But with the introduction of the 2024 S2s, PRS made a critical change to that formula. Now, the S2s use the same homegrown pickups and electronics featured in PRS’s Core lineup, which, depending on your perspective, makes the new S2s more like entry-level Core guitars rather than instruments situated a whole rung down the status ladder. The U.S.-made electronics mean a price bump from older S2s that averages around $300. But in the case of the pretty S2 Vela reviewed here, that adds up to slightly more than $2K, which among American-made solidbodies represents a fairly competitive price.

Less Flash From the Birds

Among PRS purists, at least, the offset Vela has always been a bit underappreciated. The new S2 version is a lovely guitar, though. It’s built around a solid mahogany body and set mahogany neck with a rosewood fretboard, and the asymmetrically beveled shape provides forearm comfort and helps set the Vela apart from more slab-like offset designs. Though the asymmetrical double-cutaway and horns echo classic PRS looks, there’s also something a bit SG-like about the overall result. It’s impressively lightweight, too, at just less than 7 pounds. Our review guitar came with a gloss finish that PRS calls scarlet sunburst, but four other gloss options are available, or you can save yourself about 300 bucks and opt for a satin-finish version.

The neck is carved to PRS’s “pattern regular” shape, a comfortably rounded medium-depth “C,” with a width of 1 21/32″ across the nut and 22 medium-jumbo frets. The scale length is 25″. Synthetic bird inlays grace the unbound fretboard, but the rest of the cosmetics are elegantly austere, which helps reduce the price, but will also appeal to players that like the PRS profile but care less for the flash.

One of the cool things about this model is that it doesn’t sound quite like anything else.”

•••••

## Problem to solve
Reproduce word for word the part of the guitar review above between "Less Flash From" and "a satin-finish version.", inclusive.

•••••

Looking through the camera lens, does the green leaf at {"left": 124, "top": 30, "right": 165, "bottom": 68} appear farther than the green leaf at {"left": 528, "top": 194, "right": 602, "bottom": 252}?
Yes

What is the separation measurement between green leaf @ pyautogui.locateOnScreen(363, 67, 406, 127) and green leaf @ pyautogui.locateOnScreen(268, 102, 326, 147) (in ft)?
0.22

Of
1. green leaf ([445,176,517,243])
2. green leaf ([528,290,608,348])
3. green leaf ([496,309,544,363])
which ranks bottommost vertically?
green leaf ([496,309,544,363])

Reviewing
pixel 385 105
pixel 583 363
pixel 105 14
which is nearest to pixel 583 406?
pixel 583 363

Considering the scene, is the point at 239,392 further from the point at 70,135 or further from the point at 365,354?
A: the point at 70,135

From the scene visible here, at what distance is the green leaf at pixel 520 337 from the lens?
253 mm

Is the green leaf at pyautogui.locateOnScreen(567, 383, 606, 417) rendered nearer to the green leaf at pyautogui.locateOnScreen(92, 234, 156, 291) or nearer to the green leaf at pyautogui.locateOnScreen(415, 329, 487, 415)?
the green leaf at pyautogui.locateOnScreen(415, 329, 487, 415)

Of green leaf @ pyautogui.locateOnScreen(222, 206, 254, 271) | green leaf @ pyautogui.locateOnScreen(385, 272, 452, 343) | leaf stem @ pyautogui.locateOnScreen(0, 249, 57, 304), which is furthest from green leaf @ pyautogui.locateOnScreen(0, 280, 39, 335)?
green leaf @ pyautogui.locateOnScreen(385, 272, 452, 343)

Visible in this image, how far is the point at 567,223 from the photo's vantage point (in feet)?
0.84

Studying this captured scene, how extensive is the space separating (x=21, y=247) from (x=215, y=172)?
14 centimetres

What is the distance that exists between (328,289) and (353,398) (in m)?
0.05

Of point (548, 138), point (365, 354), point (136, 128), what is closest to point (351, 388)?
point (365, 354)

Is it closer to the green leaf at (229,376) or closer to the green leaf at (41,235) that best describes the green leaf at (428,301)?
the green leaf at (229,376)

•••••

## Response to the task
Less Flash From the Birds

Among PRS purists, at least, the offset Vela has always been a bit underappreciated. The new S2 version is a lovely guitar, though. It’s built around a solid mahogany body and set mahogany neck with a rosewood fretboard, and the asymmetrically beveled shape provides forearm comfort and helps set the Vela apart from more slab-like offset designs. Though the asymmetrical double-cutaway and horns echo classic PRS looks, there’s also something a bit SG-like about the overall result. It’s impressively lightweight, too, at just less than 7 pounds. Our review guitar came with a gloss finish that PRS calls scarlet sunburst, but four other gloss options are available, or you can save yourself about 300 bucks and opt for a satin-finish version.